Değerli Bakan, değerli bürokratlar; şimdi biz bu teklif içeriğinde biraz önce sermaye piyasası, halka açıklık oranının artırılması veya şirket sayısının artırılması için vergi kanunlarında bir düzenleme yapılarak borsanın derinliği artsın, sermaye piyasasında daha çok şirket bulunsun, "kapitalizasyon" dediğimiz piyasa değeri yükselsin diye bir düzenleme yaptık. Sermaye piyasası güvene dayalı ve güven faktörünün de yatırımcı açısından ön planda yer aldığı bir piyasa yapılanımı.

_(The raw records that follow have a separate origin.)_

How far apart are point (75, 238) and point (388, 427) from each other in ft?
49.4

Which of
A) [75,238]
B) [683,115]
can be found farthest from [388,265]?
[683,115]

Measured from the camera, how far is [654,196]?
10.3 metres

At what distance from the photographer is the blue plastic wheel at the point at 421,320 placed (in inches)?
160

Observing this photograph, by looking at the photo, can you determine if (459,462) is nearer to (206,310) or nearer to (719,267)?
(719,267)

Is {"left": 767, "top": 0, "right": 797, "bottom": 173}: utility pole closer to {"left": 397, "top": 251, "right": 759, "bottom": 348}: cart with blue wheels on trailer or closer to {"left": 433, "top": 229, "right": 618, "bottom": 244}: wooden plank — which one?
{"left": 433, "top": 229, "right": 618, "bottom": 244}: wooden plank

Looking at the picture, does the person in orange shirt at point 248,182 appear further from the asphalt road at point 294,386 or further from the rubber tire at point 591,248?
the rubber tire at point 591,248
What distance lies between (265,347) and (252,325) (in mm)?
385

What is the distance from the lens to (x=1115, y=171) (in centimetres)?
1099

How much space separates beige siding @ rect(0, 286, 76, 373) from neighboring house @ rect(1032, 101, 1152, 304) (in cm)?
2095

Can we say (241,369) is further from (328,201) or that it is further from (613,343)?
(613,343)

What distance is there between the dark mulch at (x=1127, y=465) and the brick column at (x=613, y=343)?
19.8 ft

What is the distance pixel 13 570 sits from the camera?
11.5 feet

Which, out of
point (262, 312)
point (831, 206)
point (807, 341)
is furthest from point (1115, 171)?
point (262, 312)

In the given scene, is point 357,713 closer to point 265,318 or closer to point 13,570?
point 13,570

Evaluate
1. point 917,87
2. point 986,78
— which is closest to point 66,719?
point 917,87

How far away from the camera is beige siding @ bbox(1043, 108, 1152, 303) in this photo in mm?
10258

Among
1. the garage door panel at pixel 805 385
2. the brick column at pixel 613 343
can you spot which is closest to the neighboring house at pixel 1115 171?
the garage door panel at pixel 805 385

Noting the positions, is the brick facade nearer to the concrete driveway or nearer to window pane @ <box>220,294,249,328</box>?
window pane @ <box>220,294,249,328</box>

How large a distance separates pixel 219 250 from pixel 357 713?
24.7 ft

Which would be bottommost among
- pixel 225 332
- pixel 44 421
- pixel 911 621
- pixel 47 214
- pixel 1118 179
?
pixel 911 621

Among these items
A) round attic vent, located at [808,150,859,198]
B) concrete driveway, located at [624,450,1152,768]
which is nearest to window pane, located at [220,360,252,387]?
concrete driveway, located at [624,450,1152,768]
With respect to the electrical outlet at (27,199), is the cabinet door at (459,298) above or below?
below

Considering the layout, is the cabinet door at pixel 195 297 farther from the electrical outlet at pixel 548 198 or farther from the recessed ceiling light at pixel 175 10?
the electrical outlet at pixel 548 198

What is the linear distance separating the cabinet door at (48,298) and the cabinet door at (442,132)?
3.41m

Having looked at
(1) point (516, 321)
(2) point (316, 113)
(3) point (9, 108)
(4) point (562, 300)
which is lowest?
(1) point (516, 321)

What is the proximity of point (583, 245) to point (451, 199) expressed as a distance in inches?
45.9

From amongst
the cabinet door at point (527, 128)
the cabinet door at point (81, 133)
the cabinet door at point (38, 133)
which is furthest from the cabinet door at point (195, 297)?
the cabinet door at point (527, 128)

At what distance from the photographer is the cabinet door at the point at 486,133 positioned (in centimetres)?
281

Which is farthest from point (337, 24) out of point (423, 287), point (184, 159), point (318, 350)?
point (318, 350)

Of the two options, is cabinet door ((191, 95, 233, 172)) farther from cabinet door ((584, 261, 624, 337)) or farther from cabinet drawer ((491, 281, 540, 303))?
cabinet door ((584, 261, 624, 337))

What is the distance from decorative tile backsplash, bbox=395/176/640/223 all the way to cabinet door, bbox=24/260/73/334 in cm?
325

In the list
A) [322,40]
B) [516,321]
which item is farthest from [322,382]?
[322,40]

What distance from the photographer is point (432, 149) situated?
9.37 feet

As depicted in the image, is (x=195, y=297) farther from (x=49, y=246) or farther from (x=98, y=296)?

Şimdi, şöyle bir düzenlemeyi görüp okuduğum zaman gerçekten hayretlere düşüyorum ve bunun da sermaye piyasasını düzenleyen otorite tarafından onaylanarak gündeme getirilmesinden de gerçekten büyük üzüntü duyuyorum. Yani, biraz önce ben getirdikleri teklifi destekleyen bir kişiyim yani o piyasanın gelişmesi gerektiğini, sermayenin tabana yayılmasının gerekliliğine inanan bir kişiyim, tasarrufların bu yolla, sermaye piyasasının köprü oluşturup tasarrufların yatırıma, üretime dönüşmesinin Türkiye'nin geleceğinde çok önemli yer tuttuğuna da inanan bir kişiyim ama böyle olurken, suistimale veya yatırımcının mağduriyetine yol açacak gelişmelere ortam hazırlayacak bir kanuni düzenlemenin teklif edilmesinin de bence sermaye piyasası mantığı, ilkesi ve geleceğiyle ilgili olarak ne bir alakası vardır, ne bir yapıcı yönü vardır, daha çok yıkacaktır ve haksız olarak kazançların kapısını açacaktır.

Birincisi: Bugüne kadar, Sevgili SPK Başkanımız burada, bu madde geçerli olan bir maddeydi. Bu maddeyle ilgili kaç tane işlem yaptılar SPK olarak? Yani, ben ilk, birinci fıkrayla ilgili, kurulun toplanarak yatırımcılar hakkında suç duyurusunda bulunduğunu, bu suç duyurusuyla ilgili davaların devam ettiğini takip ediyorum, basına da yansıyor zaten. Peki, bu uygulamayla ilgili bana şu, şu, şu nedenlerden dolayı biz suç duyurusunda bulunduk diyebilecek mi? Veya kimler hakkında suç duyurusunda bulundu SPK bugüne kadar?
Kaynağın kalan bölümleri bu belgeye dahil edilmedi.